[START]

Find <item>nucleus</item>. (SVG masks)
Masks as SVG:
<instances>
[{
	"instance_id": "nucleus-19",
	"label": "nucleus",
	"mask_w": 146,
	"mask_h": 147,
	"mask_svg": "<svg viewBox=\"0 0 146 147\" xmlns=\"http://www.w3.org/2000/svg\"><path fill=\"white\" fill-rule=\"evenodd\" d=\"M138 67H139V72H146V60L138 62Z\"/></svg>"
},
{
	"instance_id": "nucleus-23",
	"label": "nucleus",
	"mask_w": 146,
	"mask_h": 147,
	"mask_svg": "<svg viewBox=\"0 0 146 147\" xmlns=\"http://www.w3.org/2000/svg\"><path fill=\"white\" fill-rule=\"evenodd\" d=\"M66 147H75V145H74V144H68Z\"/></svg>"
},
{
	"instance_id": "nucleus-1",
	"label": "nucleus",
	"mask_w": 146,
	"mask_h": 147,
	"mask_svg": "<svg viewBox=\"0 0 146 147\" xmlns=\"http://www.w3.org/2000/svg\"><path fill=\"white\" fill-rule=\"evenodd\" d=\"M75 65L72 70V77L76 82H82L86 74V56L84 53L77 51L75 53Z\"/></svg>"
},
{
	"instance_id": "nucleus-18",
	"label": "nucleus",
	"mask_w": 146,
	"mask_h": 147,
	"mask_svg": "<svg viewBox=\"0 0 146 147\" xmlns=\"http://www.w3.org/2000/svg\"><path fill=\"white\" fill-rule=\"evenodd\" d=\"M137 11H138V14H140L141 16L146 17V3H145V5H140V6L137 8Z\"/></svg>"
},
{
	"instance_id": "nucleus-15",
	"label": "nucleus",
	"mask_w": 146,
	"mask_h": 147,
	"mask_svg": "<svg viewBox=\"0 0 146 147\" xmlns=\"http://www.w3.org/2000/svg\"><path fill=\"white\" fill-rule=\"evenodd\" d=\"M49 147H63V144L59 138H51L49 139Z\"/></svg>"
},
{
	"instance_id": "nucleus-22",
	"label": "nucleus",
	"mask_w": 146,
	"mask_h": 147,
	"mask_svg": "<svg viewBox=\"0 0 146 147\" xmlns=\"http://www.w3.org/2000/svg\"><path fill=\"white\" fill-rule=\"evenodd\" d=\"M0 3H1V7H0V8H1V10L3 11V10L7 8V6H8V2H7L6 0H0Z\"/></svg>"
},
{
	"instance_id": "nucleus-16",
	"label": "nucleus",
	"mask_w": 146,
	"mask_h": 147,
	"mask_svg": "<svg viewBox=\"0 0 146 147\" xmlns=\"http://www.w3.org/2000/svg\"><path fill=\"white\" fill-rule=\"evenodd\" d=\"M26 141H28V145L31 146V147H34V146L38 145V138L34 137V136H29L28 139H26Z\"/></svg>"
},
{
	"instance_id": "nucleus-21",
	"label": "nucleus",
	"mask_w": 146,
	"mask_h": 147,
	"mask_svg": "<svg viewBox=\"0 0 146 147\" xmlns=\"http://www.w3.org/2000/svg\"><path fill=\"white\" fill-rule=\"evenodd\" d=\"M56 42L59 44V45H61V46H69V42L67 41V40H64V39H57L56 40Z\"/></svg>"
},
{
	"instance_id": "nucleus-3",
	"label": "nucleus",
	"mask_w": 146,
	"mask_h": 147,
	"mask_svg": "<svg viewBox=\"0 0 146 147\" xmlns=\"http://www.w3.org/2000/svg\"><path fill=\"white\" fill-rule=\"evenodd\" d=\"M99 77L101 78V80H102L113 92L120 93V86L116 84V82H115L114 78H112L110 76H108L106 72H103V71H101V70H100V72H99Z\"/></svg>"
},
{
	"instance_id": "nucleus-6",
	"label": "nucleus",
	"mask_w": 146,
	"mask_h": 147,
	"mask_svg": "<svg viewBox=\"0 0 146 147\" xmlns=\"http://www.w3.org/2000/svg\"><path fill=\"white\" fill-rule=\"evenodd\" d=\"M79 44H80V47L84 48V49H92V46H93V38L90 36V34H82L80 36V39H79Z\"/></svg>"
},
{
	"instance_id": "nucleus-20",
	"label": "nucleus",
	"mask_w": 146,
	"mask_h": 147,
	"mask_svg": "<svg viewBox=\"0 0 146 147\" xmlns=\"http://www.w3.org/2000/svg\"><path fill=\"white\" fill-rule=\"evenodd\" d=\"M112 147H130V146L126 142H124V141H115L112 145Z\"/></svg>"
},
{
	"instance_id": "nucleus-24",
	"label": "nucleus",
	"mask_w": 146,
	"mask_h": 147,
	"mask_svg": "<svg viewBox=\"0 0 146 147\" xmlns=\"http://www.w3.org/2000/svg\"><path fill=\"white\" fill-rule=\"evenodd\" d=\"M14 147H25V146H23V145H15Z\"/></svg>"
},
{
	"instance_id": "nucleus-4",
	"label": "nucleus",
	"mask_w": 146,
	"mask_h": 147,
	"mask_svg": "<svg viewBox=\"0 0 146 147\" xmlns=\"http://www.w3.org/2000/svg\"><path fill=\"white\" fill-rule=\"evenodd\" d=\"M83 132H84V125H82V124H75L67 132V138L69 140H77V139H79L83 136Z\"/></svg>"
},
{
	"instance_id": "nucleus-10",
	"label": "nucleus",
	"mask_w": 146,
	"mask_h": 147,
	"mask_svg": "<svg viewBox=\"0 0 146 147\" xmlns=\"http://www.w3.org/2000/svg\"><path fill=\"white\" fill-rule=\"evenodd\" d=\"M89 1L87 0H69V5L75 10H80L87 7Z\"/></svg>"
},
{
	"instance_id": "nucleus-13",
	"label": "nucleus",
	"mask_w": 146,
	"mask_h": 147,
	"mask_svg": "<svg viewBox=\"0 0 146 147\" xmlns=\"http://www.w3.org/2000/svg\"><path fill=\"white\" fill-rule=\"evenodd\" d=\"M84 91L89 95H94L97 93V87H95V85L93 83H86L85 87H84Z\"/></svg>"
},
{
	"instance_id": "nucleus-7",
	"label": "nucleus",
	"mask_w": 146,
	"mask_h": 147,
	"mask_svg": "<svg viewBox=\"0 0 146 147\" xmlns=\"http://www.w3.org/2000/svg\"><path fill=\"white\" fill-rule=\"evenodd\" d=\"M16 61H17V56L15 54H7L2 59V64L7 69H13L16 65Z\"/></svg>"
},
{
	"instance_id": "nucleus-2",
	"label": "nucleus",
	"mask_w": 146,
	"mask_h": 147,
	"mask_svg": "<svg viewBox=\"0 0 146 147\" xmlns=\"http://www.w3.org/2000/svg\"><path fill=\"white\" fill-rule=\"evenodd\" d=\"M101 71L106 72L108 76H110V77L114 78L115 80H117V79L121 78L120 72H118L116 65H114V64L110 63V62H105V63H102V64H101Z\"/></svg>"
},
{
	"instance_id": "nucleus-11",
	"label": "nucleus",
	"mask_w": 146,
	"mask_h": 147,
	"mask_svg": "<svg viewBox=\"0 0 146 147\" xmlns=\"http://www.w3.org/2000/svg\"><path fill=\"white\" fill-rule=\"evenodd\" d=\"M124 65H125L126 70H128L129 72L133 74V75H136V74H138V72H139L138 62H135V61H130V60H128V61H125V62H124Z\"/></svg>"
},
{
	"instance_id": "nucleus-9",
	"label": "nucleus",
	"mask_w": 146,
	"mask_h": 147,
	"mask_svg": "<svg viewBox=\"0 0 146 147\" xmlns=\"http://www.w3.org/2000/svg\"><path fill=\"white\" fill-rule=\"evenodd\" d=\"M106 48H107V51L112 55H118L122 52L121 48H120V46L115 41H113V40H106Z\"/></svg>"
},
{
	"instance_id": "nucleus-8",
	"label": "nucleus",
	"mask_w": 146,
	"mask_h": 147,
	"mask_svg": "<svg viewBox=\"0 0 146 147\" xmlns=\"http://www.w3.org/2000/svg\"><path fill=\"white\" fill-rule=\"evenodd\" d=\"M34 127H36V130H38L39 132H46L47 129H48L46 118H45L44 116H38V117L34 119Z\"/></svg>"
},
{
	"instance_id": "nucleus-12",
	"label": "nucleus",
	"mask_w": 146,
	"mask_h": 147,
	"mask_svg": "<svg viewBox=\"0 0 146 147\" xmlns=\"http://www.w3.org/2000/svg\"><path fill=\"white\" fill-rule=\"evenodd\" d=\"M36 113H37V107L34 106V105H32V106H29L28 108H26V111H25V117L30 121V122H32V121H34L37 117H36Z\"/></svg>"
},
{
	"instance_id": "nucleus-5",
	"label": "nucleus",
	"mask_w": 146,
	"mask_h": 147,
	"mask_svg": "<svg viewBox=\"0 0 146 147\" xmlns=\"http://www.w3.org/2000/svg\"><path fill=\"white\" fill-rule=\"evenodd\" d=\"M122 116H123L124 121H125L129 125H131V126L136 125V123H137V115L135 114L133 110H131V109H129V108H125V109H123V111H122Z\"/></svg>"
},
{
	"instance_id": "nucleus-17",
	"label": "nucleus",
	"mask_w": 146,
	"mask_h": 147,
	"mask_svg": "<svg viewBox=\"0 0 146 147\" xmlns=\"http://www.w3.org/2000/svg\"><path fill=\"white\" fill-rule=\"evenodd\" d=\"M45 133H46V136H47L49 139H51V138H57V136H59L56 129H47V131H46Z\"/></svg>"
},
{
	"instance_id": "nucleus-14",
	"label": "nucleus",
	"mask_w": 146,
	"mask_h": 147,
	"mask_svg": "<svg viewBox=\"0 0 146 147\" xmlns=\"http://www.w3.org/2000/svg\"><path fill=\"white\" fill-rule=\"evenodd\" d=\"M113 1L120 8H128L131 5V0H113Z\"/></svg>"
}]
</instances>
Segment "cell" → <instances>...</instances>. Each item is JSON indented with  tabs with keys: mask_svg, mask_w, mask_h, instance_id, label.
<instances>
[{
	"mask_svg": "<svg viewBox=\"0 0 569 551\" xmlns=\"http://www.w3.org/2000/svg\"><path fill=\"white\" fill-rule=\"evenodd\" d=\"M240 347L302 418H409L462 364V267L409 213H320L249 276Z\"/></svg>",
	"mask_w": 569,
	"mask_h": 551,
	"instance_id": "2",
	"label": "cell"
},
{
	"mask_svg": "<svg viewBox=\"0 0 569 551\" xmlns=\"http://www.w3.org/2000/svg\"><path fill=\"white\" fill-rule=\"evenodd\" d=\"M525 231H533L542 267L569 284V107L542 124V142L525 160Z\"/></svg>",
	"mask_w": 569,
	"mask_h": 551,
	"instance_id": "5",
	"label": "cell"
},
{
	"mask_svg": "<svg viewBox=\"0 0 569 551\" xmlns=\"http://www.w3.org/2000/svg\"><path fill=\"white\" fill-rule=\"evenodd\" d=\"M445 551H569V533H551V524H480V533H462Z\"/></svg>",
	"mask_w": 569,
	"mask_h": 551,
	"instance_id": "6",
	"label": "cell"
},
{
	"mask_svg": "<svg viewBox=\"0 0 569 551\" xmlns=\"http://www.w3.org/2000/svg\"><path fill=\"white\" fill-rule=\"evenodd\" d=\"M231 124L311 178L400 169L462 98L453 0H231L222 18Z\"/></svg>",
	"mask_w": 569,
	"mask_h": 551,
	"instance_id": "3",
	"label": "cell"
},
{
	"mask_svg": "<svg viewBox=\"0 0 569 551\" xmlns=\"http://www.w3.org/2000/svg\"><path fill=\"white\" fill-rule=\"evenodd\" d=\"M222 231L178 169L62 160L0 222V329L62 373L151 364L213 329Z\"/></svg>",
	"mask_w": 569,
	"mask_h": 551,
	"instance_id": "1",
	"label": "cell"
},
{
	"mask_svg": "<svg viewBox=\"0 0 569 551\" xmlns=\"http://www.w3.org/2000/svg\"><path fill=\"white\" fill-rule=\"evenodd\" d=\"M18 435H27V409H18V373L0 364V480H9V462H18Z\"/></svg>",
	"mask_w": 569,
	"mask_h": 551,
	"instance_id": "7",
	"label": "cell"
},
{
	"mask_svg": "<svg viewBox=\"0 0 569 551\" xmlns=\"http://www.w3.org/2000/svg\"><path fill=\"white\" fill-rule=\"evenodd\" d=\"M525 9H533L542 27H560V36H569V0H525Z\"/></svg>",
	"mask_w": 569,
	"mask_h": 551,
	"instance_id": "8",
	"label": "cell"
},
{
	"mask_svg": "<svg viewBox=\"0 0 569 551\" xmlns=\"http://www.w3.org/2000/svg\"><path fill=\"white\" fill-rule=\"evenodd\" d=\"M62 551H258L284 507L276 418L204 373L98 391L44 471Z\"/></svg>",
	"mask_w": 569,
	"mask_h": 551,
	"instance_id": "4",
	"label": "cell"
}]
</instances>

[END]

Exercise -
Please pull out every line above that contains the string "item" and copy each one in full.

Written response -
Find <item>nucleus</item>. (SVG masks)
Segment "cell" → <instances>...</instances>. Each item is JSON indented with  tabs with keys: mask_svg, mask_w, mask_h, instance_id, label.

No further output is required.